Le communiqué de la Commission intervient dans un moment crucial de nos sociétés démocratiques : celui de l’exploitation de nos données personnelles dans des contextes politiques ou électoraux. Ce communiqué intervient un an après plusieurs scandales qui ont attiré les soupçons sur l’utilisation de nos données par les géants des réseaux sociaux. Par exemple, la société Cambridge Analytica a recueilli, dès 2014, les données personnelles de 87 millions d’utilisateurs Facebook américains afin d’influencer les votes en faveur de Donald Trump. Il faut aussi rappeler qu’au Royaume-Uni, la campagne « Leave » pour le Brexit avait aussi sollicité ses services.

Venezuela : l’Union Européenne affirme son soutien à l’opposant Juan Guaido

Le Parlement européen a reconnu Juan Guaido comme président par intérim du Venezuela, puisque Nicola Maduro a rejeté l’ultimatum de l’UE qui le sommait d’organiser de nouvelles élections présidentielles. Cette décision a été affirmée par la cheffe de la diplomatie européenne, Federica Mogherini, mais aussi par le président du Parlement européen, Antonio Tajani. De plus, le Parlement a réclamé la libération de journalistes européens arrêtés au Venezuela – une équipe de l’Agence EFE et une équipe du Quotidien.

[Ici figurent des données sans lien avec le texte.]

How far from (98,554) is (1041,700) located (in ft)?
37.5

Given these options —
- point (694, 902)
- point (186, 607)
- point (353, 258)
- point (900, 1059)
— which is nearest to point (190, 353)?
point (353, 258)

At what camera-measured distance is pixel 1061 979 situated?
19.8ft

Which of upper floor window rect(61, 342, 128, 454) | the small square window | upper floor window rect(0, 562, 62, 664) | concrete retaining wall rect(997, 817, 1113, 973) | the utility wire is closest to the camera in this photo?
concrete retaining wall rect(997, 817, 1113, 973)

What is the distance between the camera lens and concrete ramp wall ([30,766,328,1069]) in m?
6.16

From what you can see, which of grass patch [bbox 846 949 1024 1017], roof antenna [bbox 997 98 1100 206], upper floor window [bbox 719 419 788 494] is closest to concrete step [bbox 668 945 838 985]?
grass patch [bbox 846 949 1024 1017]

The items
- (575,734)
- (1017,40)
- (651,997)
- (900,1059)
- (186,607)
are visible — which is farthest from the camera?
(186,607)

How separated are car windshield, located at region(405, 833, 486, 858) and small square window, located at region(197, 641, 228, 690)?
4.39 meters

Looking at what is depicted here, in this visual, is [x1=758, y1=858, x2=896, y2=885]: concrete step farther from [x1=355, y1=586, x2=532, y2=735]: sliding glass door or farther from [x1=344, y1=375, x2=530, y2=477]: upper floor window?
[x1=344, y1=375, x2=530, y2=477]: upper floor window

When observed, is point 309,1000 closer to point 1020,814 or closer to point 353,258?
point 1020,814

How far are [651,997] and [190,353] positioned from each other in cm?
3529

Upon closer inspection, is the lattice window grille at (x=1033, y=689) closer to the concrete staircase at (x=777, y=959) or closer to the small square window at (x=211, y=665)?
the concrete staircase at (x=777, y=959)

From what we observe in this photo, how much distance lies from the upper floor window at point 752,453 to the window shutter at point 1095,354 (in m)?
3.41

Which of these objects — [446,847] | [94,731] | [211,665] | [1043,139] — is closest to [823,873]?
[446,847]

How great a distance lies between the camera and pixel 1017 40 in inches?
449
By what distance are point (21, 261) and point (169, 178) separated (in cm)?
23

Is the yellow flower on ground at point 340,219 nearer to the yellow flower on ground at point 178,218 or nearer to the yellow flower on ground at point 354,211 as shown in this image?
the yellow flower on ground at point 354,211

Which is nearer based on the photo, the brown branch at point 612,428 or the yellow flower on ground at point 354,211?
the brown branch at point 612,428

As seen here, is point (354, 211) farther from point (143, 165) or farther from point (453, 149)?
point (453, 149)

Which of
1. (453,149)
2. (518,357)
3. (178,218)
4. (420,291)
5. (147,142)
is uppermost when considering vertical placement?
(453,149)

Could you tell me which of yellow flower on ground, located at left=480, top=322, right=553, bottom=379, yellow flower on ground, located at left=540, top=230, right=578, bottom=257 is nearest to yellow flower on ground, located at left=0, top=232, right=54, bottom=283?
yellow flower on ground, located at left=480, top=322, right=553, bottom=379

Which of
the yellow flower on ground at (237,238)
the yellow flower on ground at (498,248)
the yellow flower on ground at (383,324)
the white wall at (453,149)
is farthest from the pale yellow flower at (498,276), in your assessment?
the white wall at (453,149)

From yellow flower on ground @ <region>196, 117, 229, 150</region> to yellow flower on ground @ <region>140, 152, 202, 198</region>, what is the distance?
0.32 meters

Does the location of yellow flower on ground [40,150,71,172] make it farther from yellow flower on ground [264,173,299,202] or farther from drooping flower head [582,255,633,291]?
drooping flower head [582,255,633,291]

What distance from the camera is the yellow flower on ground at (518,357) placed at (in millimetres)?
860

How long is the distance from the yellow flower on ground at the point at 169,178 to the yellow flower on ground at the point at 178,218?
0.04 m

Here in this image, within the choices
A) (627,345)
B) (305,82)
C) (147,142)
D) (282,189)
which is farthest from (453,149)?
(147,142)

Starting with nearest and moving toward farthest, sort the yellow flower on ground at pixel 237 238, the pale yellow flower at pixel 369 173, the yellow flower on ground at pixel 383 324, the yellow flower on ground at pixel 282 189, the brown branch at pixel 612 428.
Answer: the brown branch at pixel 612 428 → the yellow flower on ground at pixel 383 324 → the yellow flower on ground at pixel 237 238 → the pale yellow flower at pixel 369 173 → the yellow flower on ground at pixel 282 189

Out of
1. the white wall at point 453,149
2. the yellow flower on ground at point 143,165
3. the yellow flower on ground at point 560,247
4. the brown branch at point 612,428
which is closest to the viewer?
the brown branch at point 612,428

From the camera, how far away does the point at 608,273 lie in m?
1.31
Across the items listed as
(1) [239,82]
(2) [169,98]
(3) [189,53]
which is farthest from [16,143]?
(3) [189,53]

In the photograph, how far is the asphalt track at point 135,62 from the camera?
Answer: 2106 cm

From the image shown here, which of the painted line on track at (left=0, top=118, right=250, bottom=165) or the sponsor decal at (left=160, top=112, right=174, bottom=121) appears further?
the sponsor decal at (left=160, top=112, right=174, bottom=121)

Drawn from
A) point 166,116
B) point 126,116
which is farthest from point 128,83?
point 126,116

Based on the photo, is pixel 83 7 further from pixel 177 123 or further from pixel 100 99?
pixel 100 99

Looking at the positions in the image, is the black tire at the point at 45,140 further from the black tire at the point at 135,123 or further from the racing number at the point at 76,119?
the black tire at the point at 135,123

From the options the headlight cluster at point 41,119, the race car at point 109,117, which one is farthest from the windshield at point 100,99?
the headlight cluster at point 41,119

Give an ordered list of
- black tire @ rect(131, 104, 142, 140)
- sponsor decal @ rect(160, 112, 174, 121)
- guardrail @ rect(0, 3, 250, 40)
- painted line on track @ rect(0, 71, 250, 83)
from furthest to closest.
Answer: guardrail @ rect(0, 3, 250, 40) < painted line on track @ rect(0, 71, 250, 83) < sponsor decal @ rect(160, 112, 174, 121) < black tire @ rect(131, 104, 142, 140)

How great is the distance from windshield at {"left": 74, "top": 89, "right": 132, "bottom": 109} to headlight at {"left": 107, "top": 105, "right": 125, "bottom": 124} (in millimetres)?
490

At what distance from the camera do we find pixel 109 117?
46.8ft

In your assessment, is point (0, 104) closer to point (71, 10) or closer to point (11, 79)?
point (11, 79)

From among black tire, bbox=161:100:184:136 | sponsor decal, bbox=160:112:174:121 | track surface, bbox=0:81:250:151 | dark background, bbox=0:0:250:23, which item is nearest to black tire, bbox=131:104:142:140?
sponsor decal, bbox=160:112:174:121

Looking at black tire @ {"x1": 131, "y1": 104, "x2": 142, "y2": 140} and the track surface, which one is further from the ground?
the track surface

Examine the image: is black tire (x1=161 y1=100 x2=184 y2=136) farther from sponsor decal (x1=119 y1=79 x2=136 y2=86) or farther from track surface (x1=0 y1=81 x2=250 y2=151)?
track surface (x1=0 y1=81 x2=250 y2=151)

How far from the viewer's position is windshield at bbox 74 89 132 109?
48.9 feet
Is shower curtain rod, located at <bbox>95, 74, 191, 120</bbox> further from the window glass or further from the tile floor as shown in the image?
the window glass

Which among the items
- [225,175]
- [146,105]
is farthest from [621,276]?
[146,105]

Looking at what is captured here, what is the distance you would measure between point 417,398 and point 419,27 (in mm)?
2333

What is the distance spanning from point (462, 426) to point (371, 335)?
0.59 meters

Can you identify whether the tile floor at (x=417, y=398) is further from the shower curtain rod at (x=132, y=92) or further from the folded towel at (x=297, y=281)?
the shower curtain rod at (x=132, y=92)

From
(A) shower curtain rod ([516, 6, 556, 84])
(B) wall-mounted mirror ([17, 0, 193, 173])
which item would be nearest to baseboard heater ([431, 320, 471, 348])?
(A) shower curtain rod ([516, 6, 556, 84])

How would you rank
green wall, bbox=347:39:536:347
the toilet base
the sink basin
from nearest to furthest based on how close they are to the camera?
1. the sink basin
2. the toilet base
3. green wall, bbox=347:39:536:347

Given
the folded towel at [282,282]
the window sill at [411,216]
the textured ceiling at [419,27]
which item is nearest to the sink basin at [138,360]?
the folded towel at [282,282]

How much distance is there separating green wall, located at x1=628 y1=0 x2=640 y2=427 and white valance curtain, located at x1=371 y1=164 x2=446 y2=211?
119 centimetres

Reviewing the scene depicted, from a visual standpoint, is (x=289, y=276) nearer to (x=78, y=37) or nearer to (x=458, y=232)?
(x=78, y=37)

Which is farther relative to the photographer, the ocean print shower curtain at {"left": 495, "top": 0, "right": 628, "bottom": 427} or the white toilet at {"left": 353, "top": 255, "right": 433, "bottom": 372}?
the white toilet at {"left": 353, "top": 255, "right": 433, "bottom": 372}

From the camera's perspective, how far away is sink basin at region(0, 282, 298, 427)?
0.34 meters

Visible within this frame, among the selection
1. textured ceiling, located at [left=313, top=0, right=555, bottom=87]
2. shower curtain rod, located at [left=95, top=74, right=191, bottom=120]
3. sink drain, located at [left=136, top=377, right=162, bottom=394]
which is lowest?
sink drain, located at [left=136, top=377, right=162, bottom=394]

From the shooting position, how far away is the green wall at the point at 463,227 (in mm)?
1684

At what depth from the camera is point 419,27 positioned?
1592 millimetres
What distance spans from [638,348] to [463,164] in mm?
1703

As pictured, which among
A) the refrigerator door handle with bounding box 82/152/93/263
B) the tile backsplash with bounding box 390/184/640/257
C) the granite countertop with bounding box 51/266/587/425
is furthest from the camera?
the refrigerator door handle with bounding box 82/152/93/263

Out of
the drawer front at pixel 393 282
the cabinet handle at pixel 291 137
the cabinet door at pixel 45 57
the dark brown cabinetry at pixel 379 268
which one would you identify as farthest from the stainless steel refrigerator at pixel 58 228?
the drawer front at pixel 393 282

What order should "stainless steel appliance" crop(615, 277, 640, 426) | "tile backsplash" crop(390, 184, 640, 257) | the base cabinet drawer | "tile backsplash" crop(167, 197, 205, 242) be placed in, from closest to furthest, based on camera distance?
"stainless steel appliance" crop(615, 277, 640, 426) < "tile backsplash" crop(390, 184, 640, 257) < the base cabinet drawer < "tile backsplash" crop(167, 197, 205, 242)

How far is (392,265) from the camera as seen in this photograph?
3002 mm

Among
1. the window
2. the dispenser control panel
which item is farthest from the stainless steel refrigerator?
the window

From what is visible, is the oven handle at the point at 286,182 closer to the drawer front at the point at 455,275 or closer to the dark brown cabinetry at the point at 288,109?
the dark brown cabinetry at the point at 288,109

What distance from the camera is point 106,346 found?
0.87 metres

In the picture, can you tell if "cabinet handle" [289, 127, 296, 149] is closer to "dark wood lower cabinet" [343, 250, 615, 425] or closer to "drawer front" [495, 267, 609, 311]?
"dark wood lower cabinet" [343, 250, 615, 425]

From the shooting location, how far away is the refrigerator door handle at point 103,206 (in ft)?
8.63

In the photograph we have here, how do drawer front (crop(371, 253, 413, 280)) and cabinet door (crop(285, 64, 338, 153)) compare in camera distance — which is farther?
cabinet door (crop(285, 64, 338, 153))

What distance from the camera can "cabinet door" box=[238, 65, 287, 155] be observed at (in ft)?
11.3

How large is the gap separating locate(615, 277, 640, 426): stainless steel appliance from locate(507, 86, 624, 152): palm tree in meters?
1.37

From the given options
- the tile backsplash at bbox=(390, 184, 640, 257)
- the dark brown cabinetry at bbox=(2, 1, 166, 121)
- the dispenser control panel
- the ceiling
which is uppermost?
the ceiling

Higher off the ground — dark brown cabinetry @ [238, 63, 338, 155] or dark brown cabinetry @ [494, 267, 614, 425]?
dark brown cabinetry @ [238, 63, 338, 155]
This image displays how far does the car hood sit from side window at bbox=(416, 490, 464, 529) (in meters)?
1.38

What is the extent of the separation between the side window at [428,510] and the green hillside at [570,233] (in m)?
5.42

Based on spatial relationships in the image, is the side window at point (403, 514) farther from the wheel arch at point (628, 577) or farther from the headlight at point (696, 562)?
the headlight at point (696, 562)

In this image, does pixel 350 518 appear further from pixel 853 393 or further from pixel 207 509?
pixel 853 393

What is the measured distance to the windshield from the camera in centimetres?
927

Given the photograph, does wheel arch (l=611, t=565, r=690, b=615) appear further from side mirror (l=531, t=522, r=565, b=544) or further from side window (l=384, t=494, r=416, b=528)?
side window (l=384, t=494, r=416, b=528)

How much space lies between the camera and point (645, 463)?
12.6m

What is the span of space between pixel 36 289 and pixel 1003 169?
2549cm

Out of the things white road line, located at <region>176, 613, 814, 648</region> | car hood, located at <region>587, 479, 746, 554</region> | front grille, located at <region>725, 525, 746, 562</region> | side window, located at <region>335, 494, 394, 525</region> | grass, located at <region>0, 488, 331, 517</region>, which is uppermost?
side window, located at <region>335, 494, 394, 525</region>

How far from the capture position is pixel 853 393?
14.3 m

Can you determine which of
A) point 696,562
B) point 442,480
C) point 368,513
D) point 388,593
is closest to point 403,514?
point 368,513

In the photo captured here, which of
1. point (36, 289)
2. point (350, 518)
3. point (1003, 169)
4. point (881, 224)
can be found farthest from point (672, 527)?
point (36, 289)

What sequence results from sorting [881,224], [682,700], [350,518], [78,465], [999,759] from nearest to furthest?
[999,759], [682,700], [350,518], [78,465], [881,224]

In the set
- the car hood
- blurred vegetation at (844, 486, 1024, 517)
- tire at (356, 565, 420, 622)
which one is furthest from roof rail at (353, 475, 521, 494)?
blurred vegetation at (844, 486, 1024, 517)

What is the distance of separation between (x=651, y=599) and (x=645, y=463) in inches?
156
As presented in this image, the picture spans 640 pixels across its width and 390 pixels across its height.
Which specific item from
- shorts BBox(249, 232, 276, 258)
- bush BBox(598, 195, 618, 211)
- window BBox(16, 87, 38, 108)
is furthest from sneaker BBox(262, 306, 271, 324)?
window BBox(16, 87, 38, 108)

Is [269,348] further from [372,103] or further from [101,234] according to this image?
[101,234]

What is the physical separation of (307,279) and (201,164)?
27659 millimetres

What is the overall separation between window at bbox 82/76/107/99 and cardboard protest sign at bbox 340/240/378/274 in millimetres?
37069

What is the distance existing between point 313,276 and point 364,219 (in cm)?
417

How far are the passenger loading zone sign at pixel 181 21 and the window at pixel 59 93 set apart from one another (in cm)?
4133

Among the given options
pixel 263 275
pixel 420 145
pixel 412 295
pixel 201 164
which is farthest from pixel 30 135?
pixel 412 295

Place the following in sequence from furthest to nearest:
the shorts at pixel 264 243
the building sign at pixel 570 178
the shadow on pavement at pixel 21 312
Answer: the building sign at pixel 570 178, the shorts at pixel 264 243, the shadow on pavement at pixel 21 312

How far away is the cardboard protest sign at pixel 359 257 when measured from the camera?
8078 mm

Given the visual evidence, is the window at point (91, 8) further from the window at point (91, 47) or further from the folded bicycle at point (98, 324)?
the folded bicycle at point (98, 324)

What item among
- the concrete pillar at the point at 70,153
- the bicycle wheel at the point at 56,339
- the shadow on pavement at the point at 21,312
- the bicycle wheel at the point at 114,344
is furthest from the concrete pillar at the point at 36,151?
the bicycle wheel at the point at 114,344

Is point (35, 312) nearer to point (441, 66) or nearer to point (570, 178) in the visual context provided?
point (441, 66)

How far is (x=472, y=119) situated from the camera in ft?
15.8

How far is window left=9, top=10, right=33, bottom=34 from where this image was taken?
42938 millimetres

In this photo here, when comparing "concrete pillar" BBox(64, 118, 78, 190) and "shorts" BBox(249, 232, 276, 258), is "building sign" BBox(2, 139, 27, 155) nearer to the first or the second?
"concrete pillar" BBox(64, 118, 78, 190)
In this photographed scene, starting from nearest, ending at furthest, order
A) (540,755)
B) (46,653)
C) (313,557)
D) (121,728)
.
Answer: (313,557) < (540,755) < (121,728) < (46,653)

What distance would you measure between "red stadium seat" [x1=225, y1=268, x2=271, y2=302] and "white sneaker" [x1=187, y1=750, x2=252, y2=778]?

Sous le régime de Nicola Maduro, le Venezuela souffre d’une crise économique et politique profonde. Pourtant une nation pétrolière, le Venezuela a vu son PIB réduit de 50%, le salaire minimum de 80%, et 3 millions de Vénézuéliens ont quitté le pays, soit 10% de la population. Les manifestations amorcées en 2014 se sont soldées par une répression féroce de la part du régime — de 2014 à 2017, on compte 115 morts, et 4500 interpellations. 

Juan Guaido a remercié l’UE pour son soutien, et ses partisans appellent eux aussi à de nouvelles élections. Cependant, la menace d’une guerre civile encore plus destructrice est encore présente : l’ambassadrice du Venezuela à l’UE, Claudia Salerno, estime que Bruxelles pourrait plonger le pays dans la guerre civile, et appelle à apaiser le conflit.

L’entrée en vigueur de l’accord commercial entre l’Union européenne et le Japon crée un des plus grands marchés du monde

L’accord, signé en juin dernier à Tokyo par le président de la Commission européenne Jean-Claude Junker, crée un marché de 635 millions de consommateur, représentant 30% de PIB mondial. Il normalise les rapports commerciaux entre l’UE et le Japon, et ouvre la voie à une libération plus complète. De plus, cet accord veut envoyer un signal fort aux grandes puissances économiques que sont la Chine et les Etats-Unis. 

L’accord est entré en vigueur le premier février 2019. Il prévoit la suppression des taxes douanières entre l’UE et le Japon — le Japon prévoit en effet de supprimer 97% des droits de douane sur les marchandises importées de l’UE. De plus, l’accord supprime des obstacles non-tarifaires : il approuve les normes internationales en matière d’automobile, un secteur clé autant pour l’UE que le Japon 

Cet accord prévoit donc une coopération et un libéralisme renforcé, en matière d’économie, de libre-échange, mais aussi d’environnement et de protection des données. Il intervient dans un contexte de « mondialisation désordonnée » selon Franck Proust, eurodéputé PPE (droite), où les Etats-Unis de Donald Trump s’enferment dans le protectionnisme et le Brexit plonge l’Europe dans une crise politique.